This odd little cartoon is not a comedy like most animated shorts of the era. Instead it is a documentary, recounting in a condensed format how World War II got started. In eight minutes a narrator zips through the major events leading up to the war, recounting Japan's conquest of Manchuria, Italy's conquest of Ethiopia, the Spanish Civil War in which fascists took over the country, and Germany's annexation of the Rhineland the Sudetenland before they conquered the rest of Czechoslovakia. Eventually, Germany's attack on Poland causes the British and French to declare war.

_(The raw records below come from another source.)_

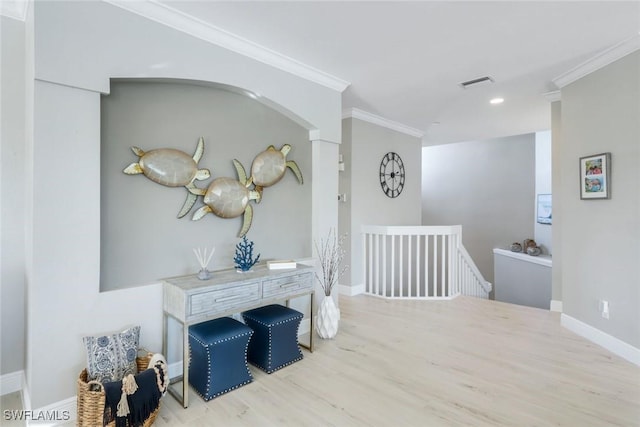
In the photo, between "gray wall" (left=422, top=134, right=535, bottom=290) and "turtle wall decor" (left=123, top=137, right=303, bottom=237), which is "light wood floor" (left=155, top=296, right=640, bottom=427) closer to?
"turtle wall decor" (left=123, top=137, right=303, bottom=237)

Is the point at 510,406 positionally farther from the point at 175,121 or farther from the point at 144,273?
the point at 175,121

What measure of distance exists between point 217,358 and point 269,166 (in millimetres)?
1609

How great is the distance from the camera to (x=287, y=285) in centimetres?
269

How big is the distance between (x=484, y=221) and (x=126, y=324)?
305 inches

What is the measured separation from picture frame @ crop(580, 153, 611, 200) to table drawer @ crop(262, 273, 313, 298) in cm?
272

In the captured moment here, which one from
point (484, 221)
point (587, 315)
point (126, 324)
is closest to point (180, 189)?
point (126, 324)

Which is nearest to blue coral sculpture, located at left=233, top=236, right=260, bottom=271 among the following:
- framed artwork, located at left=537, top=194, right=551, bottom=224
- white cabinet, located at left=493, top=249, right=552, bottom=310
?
white cabinet, located at left=493, top=249, right=552, bottom=310

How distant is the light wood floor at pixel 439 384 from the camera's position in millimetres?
1980

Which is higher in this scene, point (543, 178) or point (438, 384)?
point (543, 178)

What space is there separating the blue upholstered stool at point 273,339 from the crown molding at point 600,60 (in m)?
3.45

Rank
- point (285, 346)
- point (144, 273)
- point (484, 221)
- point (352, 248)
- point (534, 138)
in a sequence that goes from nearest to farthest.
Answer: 1. point (144, 273)
2. point (285, 346)
3. point (352, 248)
4. point (534, 138)
5. point (484, 221)

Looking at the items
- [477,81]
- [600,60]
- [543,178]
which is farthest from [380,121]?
[543,178]

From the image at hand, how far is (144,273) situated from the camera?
2301 mm

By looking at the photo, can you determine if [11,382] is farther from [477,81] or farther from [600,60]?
[600,60]
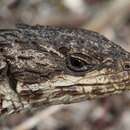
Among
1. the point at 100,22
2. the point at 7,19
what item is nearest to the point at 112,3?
the point at 100,22

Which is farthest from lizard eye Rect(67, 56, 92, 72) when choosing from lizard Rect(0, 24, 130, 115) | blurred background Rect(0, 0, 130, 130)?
blurred background Rect(0, 0, 130, 130)

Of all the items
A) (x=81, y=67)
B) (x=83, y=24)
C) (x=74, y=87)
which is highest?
(x=83, y=24)

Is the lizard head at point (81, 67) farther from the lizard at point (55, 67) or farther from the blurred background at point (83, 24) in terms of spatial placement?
the blurred background at point (83, 24)

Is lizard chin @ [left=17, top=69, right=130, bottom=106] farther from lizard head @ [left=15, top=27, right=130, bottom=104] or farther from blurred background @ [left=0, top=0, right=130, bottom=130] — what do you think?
blurred background @ [left=0, top=0, right=130, bottom=130]

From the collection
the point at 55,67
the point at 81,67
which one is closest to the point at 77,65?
the point at 81,67

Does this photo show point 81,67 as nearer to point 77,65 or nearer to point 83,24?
→ point 77,65

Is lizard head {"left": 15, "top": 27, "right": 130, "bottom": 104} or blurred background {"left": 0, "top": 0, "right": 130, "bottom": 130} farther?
blurred background {"left": 0, "top": 0, "right": 130, "bottom": 130}
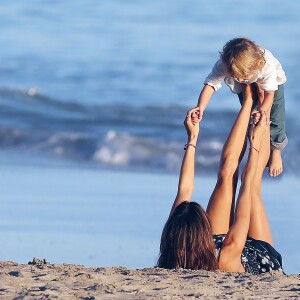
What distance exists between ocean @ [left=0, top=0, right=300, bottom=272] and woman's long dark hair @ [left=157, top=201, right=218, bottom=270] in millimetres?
5479

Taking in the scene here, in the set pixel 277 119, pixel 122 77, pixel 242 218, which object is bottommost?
pixel 242 218

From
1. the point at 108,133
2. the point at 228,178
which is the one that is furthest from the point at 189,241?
the point at 108,133

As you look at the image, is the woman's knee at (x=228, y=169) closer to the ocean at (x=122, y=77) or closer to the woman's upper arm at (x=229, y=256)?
the woman's upper arm at (x=229, y=256)

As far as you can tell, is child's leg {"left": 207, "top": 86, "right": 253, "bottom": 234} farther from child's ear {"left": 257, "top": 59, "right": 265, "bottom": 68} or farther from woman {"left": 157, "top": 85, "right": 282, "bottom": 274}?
child's ear {"left": 257, "top": 59, "right": 265, "bottom": 68}

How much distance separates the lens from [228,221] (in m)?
5.62

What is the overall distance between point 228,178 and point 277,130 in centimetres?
53

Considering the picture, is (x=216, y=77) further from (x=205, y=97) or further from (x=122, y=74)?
(x=122, y=74)

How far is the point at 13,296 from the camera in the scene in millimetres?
4230

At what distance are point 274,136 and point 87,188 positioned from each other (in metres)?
3.32

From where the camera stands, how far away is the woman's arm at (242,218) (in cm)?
514

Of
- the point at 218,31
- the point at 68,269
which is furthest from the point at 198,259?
the point at 218,31

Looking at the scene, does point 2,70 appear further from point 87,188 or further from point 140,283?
point 140,283

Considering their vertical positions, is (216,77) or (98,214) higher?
(216,77)

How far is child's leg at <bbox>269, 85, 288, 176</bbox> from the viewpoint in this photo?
5918 millimetres
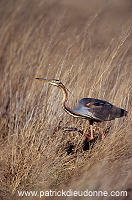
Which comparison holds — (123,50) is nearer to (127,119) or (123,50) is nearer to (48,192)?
(127,119)

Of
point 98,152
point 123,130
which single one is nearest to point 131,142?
point 123,130

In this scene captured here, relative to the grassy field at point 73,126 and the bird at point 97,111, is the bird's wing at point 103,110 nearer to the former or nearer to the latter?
the bird at point 97,111

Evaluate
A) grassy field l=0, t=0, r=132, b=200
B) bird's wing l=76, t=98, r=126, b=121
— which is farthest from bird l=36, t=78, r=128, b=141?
grassy field l=0, t=0, r=132, b=200

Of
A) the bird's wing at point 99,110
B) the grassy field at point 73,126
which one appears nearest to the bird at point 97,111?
the bird's wing at point 99,110

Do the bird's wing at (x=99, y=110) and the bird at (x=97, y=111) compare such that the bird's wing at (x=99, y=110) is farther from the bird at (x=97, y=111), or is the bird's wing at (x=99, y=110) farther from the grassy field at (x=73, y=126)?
the grassy field at (x=73, y=126)

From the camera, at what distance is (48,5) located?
20.7ft

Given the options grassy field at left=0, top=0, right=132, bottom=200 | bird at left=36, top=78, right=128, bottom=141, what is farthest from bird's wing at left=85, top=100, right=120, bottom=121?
grassy field at left=0, top=0, right=132, bottom=200

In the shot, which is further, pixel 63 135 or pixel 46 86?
pixel 46 86

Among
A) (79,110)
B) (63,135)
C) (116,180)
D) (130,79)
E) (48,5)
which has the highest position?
(48,5)

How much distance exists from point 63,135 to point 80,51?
1.37 m

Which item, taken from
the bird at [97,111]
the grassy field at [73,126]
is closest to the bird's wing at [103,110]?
the bird at [97,111]

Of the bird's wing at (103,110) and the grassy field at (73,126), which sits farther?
the bird's wing at (103,110)

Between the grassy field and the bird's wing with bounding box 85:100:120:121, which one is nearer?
the grassy field

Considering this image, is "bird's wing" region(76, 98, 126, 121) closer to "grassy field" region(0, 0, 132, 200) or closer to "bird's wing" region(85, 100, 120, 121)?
→ "bird's wing" region(85, 100, 120, 121)
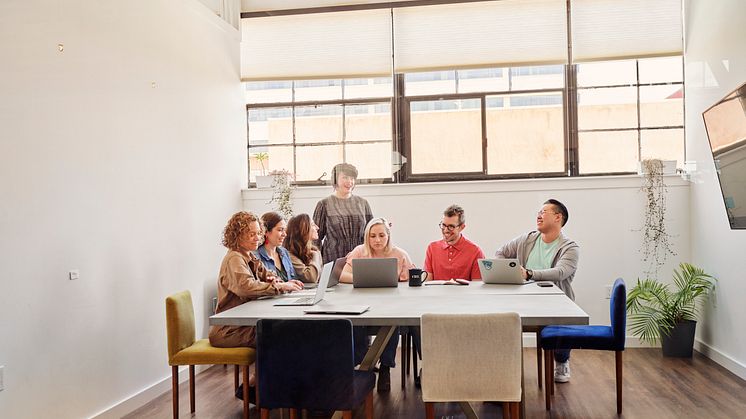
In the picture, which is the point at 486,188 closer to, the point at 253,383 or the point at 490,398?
the point at 253,383

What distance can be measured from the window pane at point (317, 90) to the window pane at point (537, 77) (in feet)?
6.01

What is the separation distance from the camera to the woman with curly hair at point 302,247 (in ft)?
18.0

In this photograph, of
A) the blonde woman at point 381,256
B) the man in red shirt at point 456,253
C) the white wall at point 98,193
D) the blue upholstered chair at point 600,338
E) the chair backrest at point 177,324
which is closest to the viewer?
the white wall at point 98,193

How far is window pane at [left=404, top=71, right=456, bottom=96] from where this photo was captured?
705 cm

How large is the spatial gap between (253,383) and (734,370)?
12.2 ft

Part of a Stillborn Franchise that was called "This Changing World" Only this cartoon and one called "Broken Treaties", in which Hitler is shown to be doing just that, were produced. This installment was released in November 1941, barely a month before the United States joined the war.


Tropes:

  • The Big Board: The Japanese have a map of China and Korea on the wall that they use to plot their conquest.
  • The Cameo: Yep, that's Mel Blanc heard briefly as the voice of Adolf Hitler.
  • Documentary: A peculiar animated documentary short about the run-up to World War II.
  • False Flag Operation: The film discusses the Mukden Incident in which the Japanese faked a bomb at a railroad crossing as an excuse to invade Manchuria, and the Wal-Wal Incident in which Italians built a fort in Ethiopian territory and chose to regard a surveying party as hostile as an excuse for war.
  • Narrator: Narrated by Raymond Gram Swing, a well-known radio commentator of the era.
  • Spreading Disaster Map Graphic: Used for the Japanese takeover of Manchuria, the Italian invasion of Ethiopia, and the German bloodless conquest of Czechoslovakia.